By analyzing existing cross correlation between Automatic Bank Services and Infimer, you can compare the effects of market volatilities on Automatic Bank and Infimer and check how they will diversify away market risk if combined in the same portfolio for a given time horizon. You can also utilize pair trading strategies of matching a long position in Automatic Bank with a short position of Infimer. Check out your portfolio center. Please also check ongoing floating volatility patterns of Automatic Bank and Infimer.
Diversification Opportunities for Automatic Bank and Infimer
0.15 | Correlation Coefficient |
Average diversification
The 3 months correlation between Automatic and Infimer is 0.15. Overlapping area represents the amount of risk that can be diversified away by holding Automatic Bank Services and Infimer in the same portfolio, assuming nothing else is changed. The correlation between historical prices or returns on Infimer and Automatic Bank is a relative statistical measure of the degree to which these equity instruments tend to move together. The correlation coefficient measures the extent to which returns on Automatic Bank Services are associated (or correlated) with Infimer. Values of the correlation coefficient range from -1 to +1, where.
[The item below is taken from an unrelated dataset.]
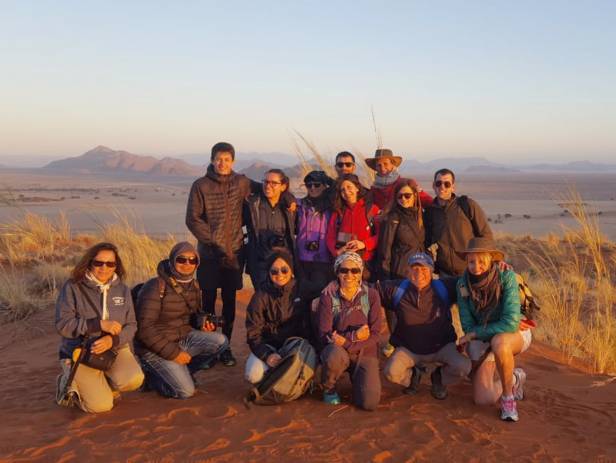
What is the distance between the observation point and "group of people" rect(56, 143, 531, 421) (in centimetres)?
484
The correlation of zero (0) is possible when the price movement of Infimer has no effect on the direction of Automatic Bank i.e., Automatic Bank and Infimer go up and down completely randomly.
Pair Corralation between Automatic Bank and Infimer
Assuming the 90 days trading horizon Automatic Bank is expected to generate 61.39 times less return on investment than Infimer. But when comparing it to its historical volatility, Automatic Bank Services is 58.24 times less risky than Infimer. It trades about 0.13 of its potential returns per unit of risk. Infimer is currently generating about 0.13 of returns per unit of risk over similar time horizon. If you would invest 29,000 in Infimer on November 27, 2024 and sell it today you would earn a total of 1,075,000 from holding Infimer or generate 3706.9% return on investment over 90 days.
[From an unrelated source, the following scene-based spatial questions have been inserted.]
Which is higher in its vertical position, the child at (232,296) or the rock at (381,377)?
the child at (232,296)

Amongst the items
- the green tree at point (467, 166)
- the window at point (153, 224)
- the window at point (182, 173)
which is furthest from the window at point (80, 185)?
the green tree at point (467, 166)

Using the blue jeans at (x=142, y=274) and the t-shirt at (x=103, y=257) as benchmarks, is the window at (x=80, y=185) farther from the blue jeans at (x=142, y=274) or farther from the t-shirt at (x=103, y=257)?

Time Period | 3 Months [change] |
Direction | Moves Together |
Strength | Insignificant |
Accuracy | 100.0% |
Values | Daily Returns |
Automatic Bank Services vs. Infimer
Performance |
Timeline |
Automatic Bank Services |
Infimer |
Automatic Bank and Infimer Volatility Contrast
Predicted Return Density |
Returns |
Pair Trading with Automatic Bank and Infimer
The main advantage of trading using opposite Automatic Bank and Infimer positions is that it hedges away some unsystematic risk. Because of two separate transactions, even if Automatic Bank position performs unexpectedly, Infimer can make up some of the losses. Pair trading also minimizes risk from directional movements in the market. For example, if an entire industry or sector drops because of unexpected headlines, the short position in Infimer will offset losses from the drop in Infimer's long position.The idea behind Automatic Bank Services and Infimer pairs trading is to make the combined position market-neutral, meaning the overall market's direction will not affect its win or loss (or potential downside or upside). This can be achieved by designing a pairs trade with two highly correlated stocks or equities that operate in a similar space or sector, making it possible to obtain profits through simple and relatively low-risk investment.Infimer vs. IDI Insurance | Infimer vs. MediPress Health Limited Partnership | Infimer vs. Elron Electronic Industries | Infimer vs. Shagrir Group Vehicle |
Check out your portfolio center.Note that this page's information should be used as a complementary analysis to find the right mix of equity instruments to add to your existing portfolios or create a brand new portfolio. You can also try the Instant Ratings module to determine any equity ratings based on digital recommendations. Macroaxis instant equity ratings are based on combination of fundamental analysis and risk-adjusted market performance.